Brief: Copy out exactly the stretch below, from the line with "ЗМІ з'ясували, хто" through the line with "دانلود Zombie Harvest", both included; the pictures stay out.

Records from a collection

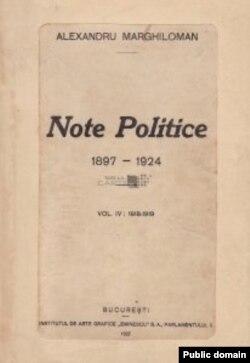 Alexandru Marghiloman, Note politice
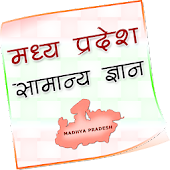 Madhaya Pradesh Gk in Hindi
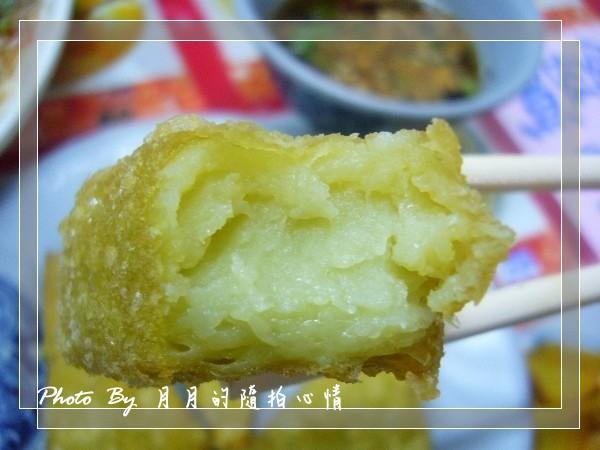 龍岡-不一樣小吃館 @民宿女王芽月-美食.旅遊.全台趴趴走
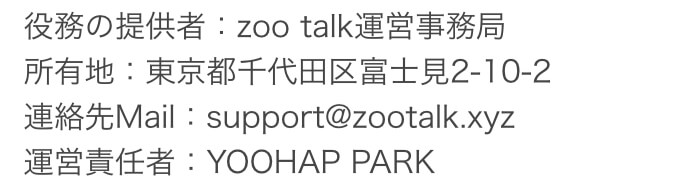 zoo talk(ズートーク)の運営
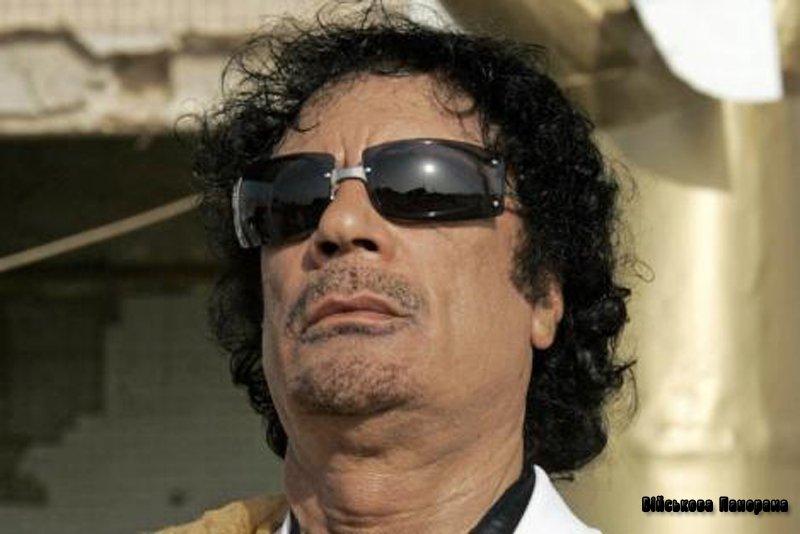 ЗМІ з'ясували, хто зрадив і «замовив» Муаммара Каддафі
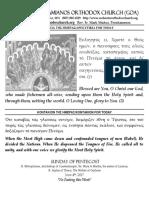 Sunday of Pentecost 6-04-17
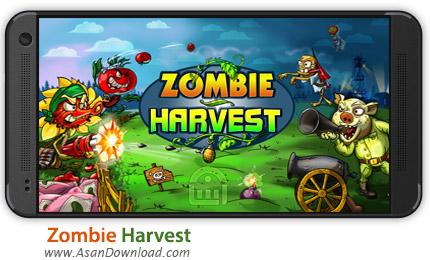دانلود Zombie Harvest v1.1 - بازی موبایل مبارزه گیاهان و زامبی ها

==

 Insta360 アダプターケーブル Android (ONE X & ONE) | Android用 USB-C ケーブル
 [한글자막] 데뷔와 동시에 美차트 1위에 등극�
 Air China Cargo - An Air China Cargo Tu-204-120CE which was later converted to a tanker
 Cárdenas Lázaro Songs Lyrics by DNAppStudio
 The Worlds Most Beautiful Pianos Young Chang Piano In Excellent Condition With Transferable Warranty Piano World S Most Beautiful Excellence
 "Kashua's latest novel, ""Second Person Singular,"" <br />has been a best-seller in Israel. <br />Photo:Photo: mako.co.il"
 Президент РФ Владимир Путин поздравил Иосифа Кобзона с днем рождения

Worked solution:
 ЗМІ з'ясували, хто зрадив і «замовив» Муаммара Каддафі
 Sunday of Pentecost 6-04-17
دانلود Zombie Harvest v1.1 - بازی موبایل مبارزه گیاهان و زامبی ها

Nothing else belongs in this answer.